Les fils de Mehemmedda sentirent l’inutilité de la résistance. Pressés de nouveau par leur père, ils consentirent enfin à épouser Sarah, mais à la condition que la veuve d’Osman choisirait entre eux. Chacun d’eux s’engagea de son côté à ne pas refuser le bonheur qui lui serait offert, et, satisfait de cette concession, le vieillard reprit avec les deux jeunes gens le chemin de la maison.

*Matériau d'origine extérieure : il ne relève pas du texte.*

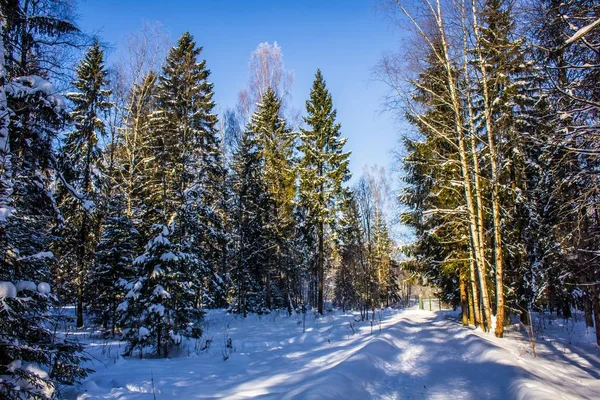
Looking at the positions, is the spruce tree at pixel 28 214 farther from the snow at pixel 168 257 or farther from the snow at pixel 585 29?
the snow at pixel 585 29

Les débats suscités par le mariage projeté ne devaient cependant pas se terminer si vite. À peine les jeunes gens se virent-ils seuls avec leurs femmes, qu’ils leur firent part des propositions paternelles. Les jeunes femmes qui avaient épousé les deux fils du vieux couple constant et fidèle avaient considéré la monogamie comme un privilège de la famille où elles entraient. La pensée de partager avec d’autres femmes l’amour de leurs époux et le titre d’épouses n’avait jamais traversé leur esprit, et le projet du vieillard leur sembla une intolérable offense. Les femmes turques ne sont pas toujours ni très douces ni très soumises. Aussi devine-t-on que le débat terminé entre le père et les enfans ne tarda pas à recommencer entre ceux-ci et leurs compagnes. La mère de famille fut elle-même appelée à y prendre part, et les propositions de Mehemmedda furent combattues par la femme même du paysan. Nous ne donnerons pas ici les argumens intéressés produits pour ou contre la monogamie dans le cours de cette discussion de famille. Qu’il nous suffise de dire qu’alarmée par d’injustes insinuations de ses belles-filles, la vénérable Ansha faillit douter un moment du cœur de son mari, et craindre que lui aussi ne voulût mettre en pratique les conseils donnés à ses fils. Il s’ensuivit une scène touchante où le digne paysan, pour rassurer sa vieille compagne, n’eut qu’à la serrer contre son cœur, en jurant qu’il n’aurait jamais d’autre femme qu’Ansha. La mère de famille ne put alors que se ranger du parti de Mehemmedda, et les deux jeunes femmes, comprenant que toute opposition était devenue inutile, se retirèrent soumises, mais non résignées.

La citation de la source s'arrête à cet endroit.